Josh removed his hand. “Sorry, man.”
Roland stopped a few minutes later in front of a large brownstone, where a flight of wide steps led to a pair of highly polished double doors with brass hardware. To the left of the stairs, a black iron fence led down to a small courtyard with a well-landscaped container garden. Roland reached down to open the gate. “Hope you don’t mind going in through the kitchen. We’re not very formal around here.”
Josh stared up at the large house, his mouth agape. “Man,” he said, “this place is something else. Hillary and I share a studio walk-up on Seventh Avenue South, above a little grocery store.
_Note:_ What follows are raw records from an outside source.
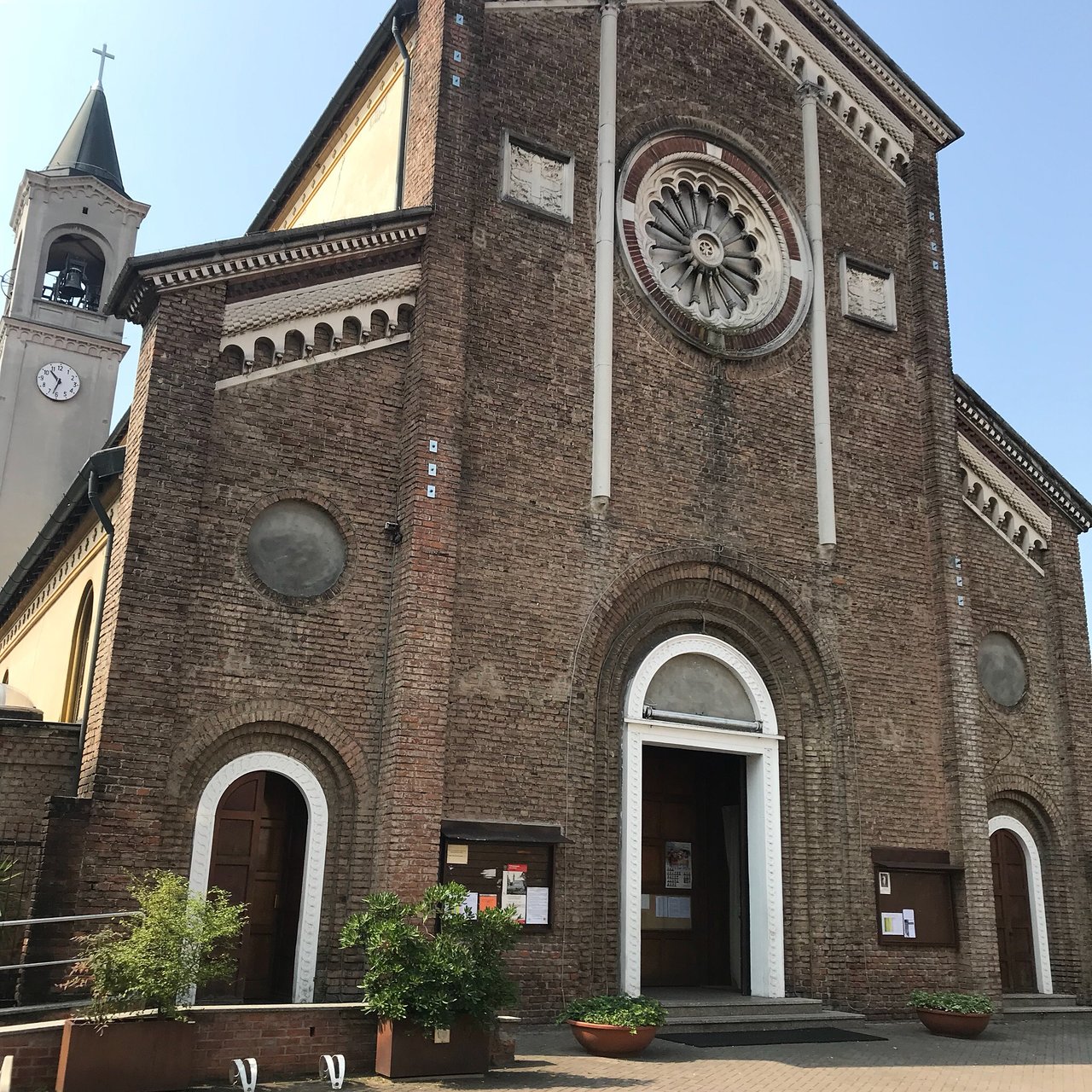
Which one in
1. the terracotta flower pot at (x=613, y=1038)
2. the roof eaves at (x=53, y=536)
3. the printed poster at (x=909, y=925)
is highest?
the roof eaves at (x=53, y=536)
But this is amazing.”
Roland smiled and extended his right arm. “After you.”
The kitchen was larger than Josh and Hillary’s entire studio. The cabinets were African walnut, the floors beige marble, and the countertops an unusual type of brown granite with large, thick veins. The look was complemented by stainless steel appliances and a coffee machine that looked unnecessarily complicated. The only imperfect thing in the room was an old aluminum coffee pot that looked like something found at a tag sale. An older man, wearing black slacks and a white dress shirt, stood in front of the sink stacking the dishwasher.
“I’m home, Russell,” Roland said. He spoke louder than usual so the old man would hear him.
“Ah, I see,” Russell said. But when he turned toward them and saw Josh standing next to Roland, one eyebrow went up. The old man pressed his lips together tightly.
“This is my friend, Josh,” Roland said, “and this is Russell. He’s been working for my family since I was in high school. He takes care of the house while I’m away.”
Russell stepped into the middle of the kitchen and looked Josh up and down. His eyebrow was still raised, and he bit his bottom lip.
“Hey, man,” Josh said to Russell. His hands were in his back pockets and he rocked back and forth on his heels.
Russell didn’t reply. He looked at Roland and shook his head. Roland smiled. “We’ll be upstairs.” He turned to Josh. “Follow me.”
“Catch you later, man,” Josh said to Russell. He followed Roland across the room and into a small hallway with a narrow wooden staircase. They ascended four flights of stairs, passing rooms with crystal sconces, white marble floors, and silver gilt furniture. When they finally reached his fourth floor suite, Josh said, “I don’t think your guy Russell likes me very much.”
“Russell is very protective,” Roland explained. “He got me through the rough times when Kenneth left me. Why don’t you have a seat? I’ll get your money.” He crossed through a pair of tall double doors.
Josh sat very carefully on a white settee next to a white marble fireplace. The polished, dark floors were adorned with thick white carpets in various sizes, and white silk draperies fell in neatly arranged puddles. The furniture was a combination of modern design and antiques, with mirrored tables that had square, blunt angles mixed with French antiques trimmed in gold. Josh spread his legs wide and folded his hands between them.
Roland returned carrying five $100 bills. “I really can’t thank you enough for tonight,” he said, handing the money to Josh. “I think we really surprised old Kenneth back there.”